With the Gross Domestic Product (GDP) as an indicator of the business cycle, the analysis identified the variables that showed the highest correlation with the GDP. During the periods 1976-1994 and 1994-2006, these included durable consumption, manufacturing investment, private sector investment, as well as investment in machinery and non-residential buildings. Other variables that also show a high correlation with the GDP are imports, non-durable consumption, investment in the financial services sector, investment by general government, as well as investment in residential buildings.

Prof. Burger’s analysis also shows that changes in durable consumption, investment in the manufacturing sector, investment in the private sector, as well as investment in non-residential buildings preceded changes in the GDP. If changes in a variable such as durable consumption precede changes in the GDP, it is an indication that durable consumption is one of the drivers of the business cycle. The up or down swing of durable consumption may, in other words, just as well contribute to an up or down swing in the business cycle.

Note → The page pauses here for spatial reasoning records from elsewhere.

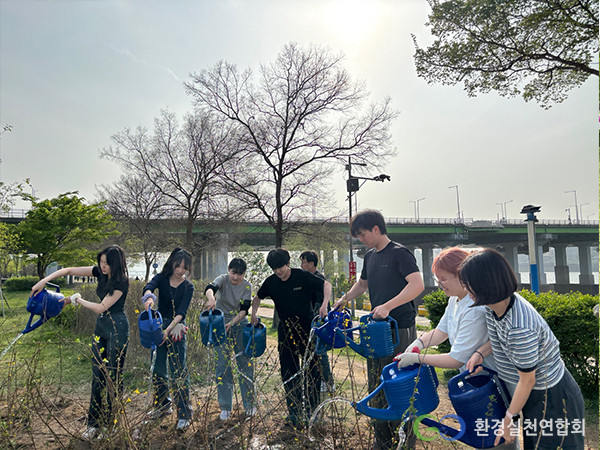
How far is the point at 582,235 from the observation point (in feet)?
171

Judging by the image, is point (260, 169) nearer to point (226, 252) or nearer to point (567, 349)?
point (226, 252)

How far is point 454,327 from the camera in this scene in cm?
214

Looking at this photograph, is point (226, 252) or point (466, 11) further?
point (226, 252)

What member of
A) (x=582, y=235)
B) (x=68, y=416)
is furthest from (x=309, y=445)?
(x=582, y=235)

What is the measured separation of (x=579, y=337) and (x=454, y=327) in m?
3.48

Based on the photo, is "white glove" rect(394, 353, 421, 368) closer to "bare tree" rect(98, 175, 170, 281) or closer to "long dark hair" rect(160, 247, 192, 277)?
"long dark hair" rect(160, 247, 192, 277)

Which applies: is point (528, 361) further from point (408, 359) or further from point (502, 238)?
point (502, 238)

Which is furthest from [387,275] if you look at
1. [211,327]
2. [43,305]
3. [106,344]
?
[43,305]

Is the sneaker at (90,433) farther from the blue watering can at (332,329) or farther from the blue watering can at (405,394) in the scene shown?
the blue watering can at (405,394)

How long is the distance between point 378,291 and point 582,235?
200 ft

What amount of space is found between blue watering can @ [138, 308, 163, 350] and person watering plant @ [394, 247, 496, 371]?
2.08m

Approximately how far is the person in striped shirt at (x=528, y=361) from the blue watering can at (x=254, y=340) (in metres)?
2.14

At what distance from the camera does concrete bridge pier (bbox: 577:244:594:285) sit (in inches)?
2128

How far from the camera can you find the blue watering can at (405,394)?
5.90 feet
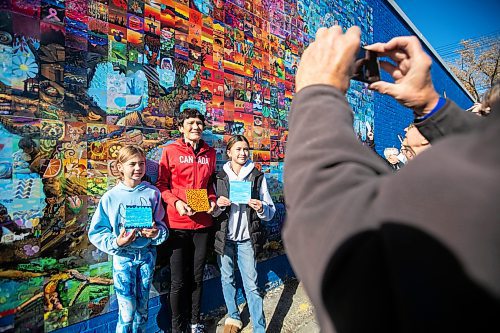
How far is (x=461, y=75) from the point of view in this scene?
92.3 ft

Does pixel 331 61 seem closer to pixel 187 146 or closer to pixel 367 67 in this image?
pixel 367 67

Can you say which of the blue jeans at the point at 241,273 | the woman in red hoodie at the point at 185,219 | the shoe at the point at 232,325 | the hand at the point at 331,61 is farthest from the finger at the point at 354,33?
the shoe at the point at 232,325

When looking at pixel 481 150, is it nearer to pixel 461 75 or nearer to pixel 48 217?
pixel 48 217

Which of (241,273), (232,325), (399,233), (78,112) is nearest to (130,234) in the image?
(78,112)

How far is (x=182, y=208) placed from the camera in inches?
121

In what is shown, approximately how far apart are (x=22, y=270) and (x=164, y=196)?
4.23 ft

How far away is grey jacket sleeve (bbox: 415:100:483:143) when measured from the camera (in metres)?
1.03

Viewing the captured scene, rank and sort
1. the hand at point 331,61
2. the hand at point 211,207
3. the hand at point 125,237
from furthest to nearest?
the hand at point 211,207 < the hand at point 125,237 < the hand at point 331,61

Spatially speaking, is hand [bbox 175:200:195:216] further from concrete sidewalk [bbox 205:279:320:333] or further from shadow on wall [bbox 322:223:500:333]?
shadow on wall [bbox 322:223:500:333]

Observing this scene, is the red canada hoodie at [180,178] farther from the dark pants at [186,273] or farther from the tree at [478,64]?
the tree at [478,64]

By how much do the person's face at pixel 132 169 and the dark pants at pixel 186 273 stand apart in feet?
2.29

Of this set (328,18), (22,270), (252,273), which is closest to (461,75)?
(328,18)

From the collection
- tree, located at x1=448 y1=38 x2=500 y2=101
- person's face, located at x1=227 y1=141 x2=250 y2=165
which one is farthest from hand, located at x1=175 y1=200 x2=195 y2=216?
tree, located at x1=448 y1=38 x2=500 y2=101

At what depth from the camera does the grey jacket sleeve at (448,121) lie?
103cm
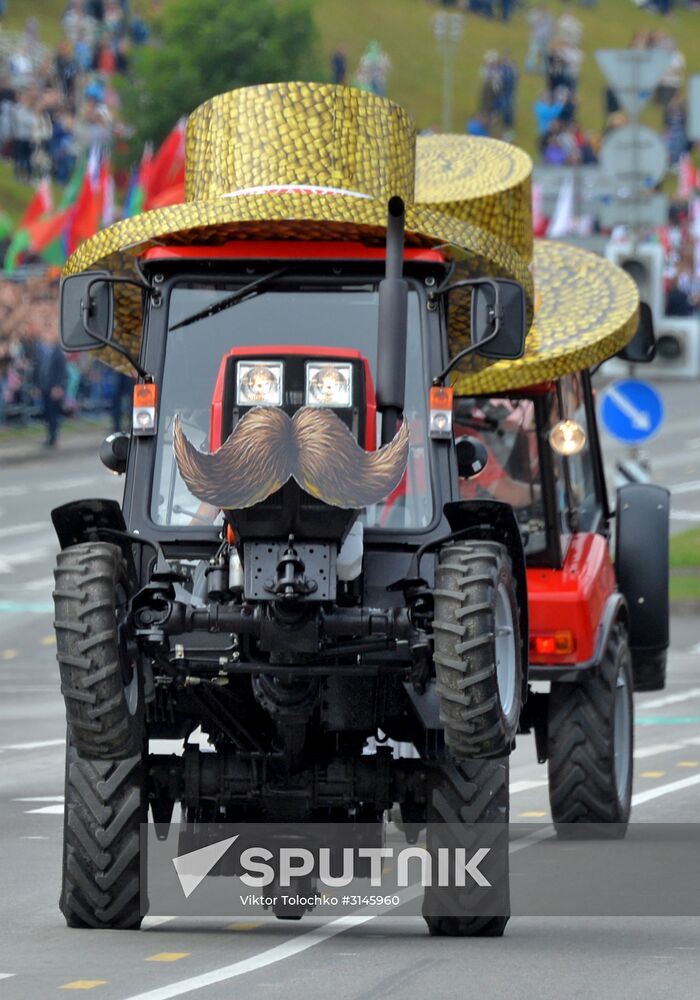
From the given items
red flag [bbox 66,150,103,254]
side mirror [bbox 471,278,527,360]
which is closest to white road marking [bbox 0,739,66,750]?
side mirror [bbox 471,278,527,360]

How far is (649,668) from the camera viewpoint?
48.2 feet

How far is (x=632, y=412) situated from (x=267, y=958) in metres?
16.8

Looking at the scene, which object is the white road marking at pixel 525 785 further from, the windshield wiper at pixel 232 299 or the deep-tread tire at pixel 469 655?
the deep-tread tire at pixel 469 655

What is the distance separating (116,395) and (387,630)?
2950cm

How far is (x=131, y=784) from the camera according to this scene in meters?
9.57

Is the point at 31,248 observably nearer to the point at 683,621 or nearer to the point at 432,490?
the point at 683,621

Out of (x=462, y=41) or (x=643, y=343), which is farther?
(x=462, y=41)

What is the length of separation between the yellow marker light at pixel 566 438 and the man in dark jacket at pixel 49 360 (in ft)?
73.3

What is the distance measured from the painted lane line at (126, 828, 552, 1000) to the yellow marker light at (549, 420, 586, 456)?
3.30 meters

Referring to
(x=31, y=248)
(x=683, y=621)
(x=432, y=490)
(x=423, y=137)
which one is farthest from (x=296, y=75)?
(x=432, y=490)

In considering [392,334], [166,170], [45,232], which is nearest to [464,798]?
[392,334]

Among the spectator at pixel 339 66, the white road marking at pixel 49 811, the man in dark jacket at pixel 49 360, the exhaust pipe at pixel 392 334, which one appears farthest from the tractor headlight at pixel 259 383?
the spectator at pixel 339 66

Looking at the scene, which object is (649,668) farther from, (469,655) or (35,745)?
(469,655)

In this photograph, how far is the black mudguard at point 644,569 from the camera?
14.4m
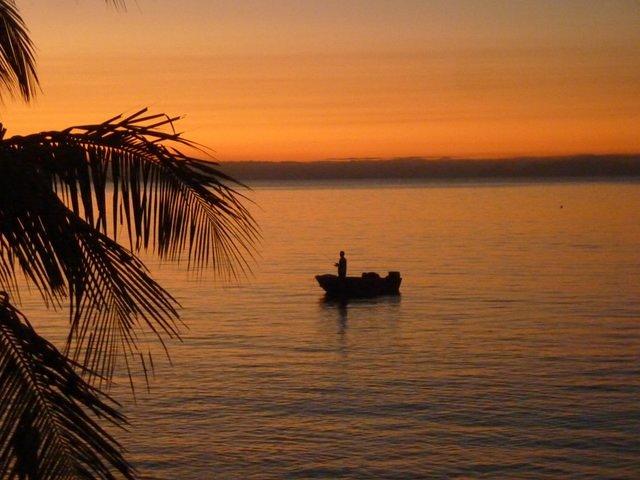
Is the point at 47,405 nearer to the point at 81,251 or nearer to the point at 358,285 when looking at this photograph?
the point at 81,251

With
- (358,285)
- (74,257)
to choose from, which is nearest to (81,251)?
(74,257)

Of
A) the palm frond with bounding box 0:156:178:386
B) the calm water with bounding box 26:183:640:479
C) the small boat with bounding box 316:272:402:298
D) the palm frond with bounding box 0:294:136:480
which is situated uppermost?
the palm frond with bounding box 0:156:178:386

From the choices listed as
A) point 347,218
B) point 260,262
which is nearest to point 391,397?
point 260,262

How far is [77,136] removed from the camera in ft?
15.5

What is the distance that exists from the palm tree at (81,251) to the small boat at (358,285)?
39387 millimetres

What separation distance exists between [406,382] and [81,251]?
913 inches

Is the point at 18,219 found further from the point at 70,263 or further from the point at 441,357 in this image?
the point at 441,357

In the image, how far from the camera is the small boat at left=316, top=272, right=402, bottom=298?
44.8m

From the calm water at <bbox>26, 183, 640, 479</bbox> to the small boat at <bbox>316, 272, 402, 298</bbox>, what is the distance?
0.74 metres

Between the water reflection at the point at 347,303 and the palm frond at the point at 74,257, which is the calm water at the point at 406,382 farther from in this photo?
the palm frond at the point at 74,257

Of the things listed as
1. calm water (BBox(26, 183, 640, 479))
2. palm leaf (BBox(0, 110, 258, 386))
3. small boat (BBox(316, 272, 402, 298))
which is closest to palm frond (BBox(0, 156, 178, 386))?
palm leaf (BBox(0, 110, 258, 386))

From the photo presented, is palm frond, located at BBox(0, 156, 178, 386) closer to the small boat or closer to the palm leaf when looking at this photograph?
the palm leaf

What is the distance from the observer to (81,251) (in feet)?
14.7

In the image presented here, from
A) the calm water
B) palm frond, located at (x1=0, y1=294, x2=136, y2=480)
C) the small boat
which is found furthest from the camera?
the small boat
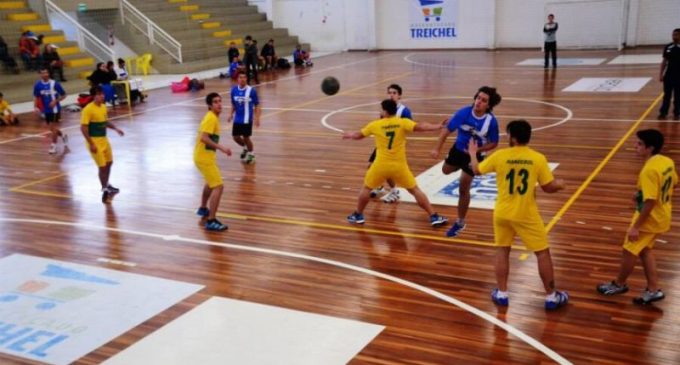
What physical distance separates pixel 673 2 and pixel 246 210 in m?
24.3

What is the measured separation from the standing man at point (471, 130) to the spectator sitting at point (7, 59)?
20021 mm

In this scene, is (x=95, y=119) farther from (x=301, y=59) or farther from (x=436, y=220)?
(x=301, y=59)

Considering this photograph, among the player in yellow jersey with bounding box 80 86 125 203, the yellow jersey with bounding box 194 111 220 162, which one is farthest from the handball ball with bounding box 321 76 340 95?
the yellow jersey with bounding box 194 111 220 162

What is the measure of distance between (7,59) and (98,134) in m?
15.5

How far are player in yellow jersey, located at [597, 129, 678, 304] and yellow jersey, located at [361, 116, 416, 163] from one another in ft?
9.28

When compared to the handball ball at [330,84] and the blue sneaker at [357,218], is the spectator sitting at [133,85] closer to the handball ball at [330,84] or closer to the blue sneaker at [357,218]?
the handball ball at [330,84]

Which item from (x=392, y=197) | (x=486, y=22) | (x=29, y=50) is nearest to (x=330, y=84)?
(x=392, y=197)

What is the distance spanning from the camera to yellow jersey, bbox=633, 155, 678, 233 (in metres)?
5.57

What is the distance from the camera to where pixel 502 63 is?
1021 inches

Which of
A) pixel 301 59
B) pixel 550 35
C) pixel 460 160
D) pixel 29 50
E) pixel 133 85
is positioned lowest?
pixel 460 160

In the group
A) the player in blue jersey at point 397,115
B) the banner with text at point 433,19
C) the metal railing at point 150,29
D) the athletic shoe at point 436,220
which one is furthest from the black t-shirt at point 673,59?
the metal railing at point 150,29

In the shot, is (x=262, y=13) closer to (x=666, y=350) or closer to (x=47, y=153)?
(x=47, y=153)

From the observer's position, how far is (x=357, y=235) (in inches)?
326

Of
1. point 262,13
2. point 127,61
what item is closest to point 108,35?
point 127,61
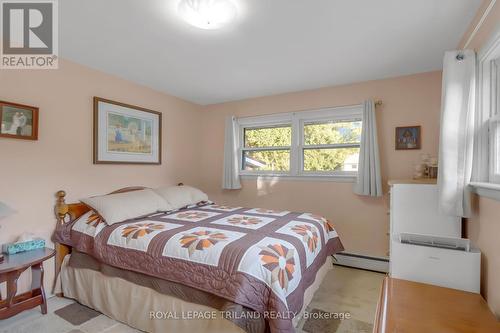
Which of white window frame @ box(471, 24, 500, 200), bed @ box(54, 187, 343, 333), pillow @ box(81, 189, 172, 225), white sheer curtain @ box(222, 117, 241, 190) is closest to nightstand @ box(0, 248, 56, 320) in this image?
bed @ box(54, 187, 343, 333)

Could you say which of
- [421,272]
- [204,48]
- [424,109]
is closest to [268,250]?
[421,272]

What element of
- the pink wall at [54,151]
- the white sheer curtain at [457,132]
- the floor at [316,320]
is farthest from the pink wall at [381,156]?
the pink wall at [54,151]

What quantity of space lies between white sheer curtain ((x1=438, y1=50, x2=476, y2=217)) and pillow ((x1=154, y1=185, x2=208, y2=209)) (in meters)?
2.48

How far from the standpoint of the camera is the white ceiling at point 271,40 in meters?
1.70

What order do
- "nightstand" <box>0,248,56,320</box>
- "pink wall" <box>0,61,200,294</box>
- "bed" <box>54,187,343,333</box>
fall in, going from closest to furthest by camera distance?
"bed" <box>54,187,343,333</box>, "nightstand" <box>0,248,56,320</box>, "pink wall" <box>0,61,200,294</box>

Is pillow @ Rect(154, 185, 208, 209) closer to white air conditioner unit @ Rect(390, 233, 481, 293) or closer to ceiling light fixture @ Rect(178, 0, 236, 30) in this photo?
ceiling light fixture @ Rect(178, 0, 236, 30)

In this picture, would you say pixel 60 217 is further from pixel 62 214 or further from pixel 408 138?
pixel 408 138

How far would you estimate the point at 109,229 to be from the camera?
212 centimetres

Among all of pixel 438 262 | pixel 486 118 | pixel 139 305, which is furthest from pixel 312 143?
pixel 139 305

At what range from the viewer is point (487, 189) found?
4.45 ft

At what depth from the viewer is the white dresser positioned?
1.55 m

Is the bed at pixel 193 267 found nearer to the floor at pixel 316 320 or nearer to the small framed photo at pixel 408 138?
the floor at pixel 316 320

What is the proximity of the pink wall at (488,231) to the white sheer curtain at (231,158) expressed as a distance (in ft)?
9.03

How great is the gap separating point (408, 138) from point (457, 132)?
128cm
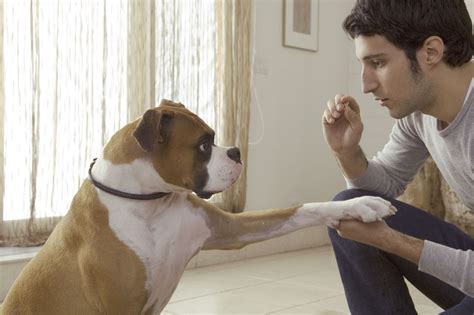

A surprising finding of the analysis is the particularly strong role durable consumption has played in the business cycle since 1994. This finding is especially surprising due to the fact that durable consumption only constitutes about 12% of the total household consumption.

A further surprising finding is the particularly small role exports have been playing since 1960 as a driver of the business cycle. In South Africa it is still generally accepted that exports are one of the most important drivers of the business cycle. It is generally accepted that, should the business cycles of South Africa’s most important trade partners show an upward phase; these partners will purchase more from South Africa. This increase in exports will contribute to the South African economy moving upward. Prof. Burger’s analyses shows, however, that exports have generally never fulfil this role.

Over and above the identification of the drivers of the South African business cycle, Prof. Burger’s analysis also investigated the volatility of the business cycle.

When the periods 1976-1994 and 1994-2006 are compared, the analysis shows that the volatility of the business cycle has reduced since 1994 with more than half. The reduction in volatility can be traced to the reduction in the volatility of household consumption (especially durables and services), as well as a reduction in the volatility of investment in machinery, non-residential buildings and transport equipment. The last three coincide with the general reduction in the volatility of investment in the manufacturing sector. Investment in sectors such as electricity and transport (not to be confused with investment in transport equipment by various sectors) which are strongly dominated by the government, did not contribute to the decrease in volatility.

In his analysis, Prof. Burger supplies reasons for the reduction in volatility. One of the explanations is the reduction in the shocks affecting the economy – especially in the South African context. Another explanation is the application of an improved monetary policy by the South African Reserve Bank since the mid 1990’s. A third explanation is the better access to liquidity and credit since the mid 1990’s, which enables the better management of household finance and the absorption of financial shocks.

A further reason which contributed to the reduction in volatility in countries such as the United States of America’s business cycle is better inventory management. While the volatility of inventory in South Africa has also reduced there is, according to Prof. Burger, little proof that better inventory management contributed to the reduction in volatility of the GDP.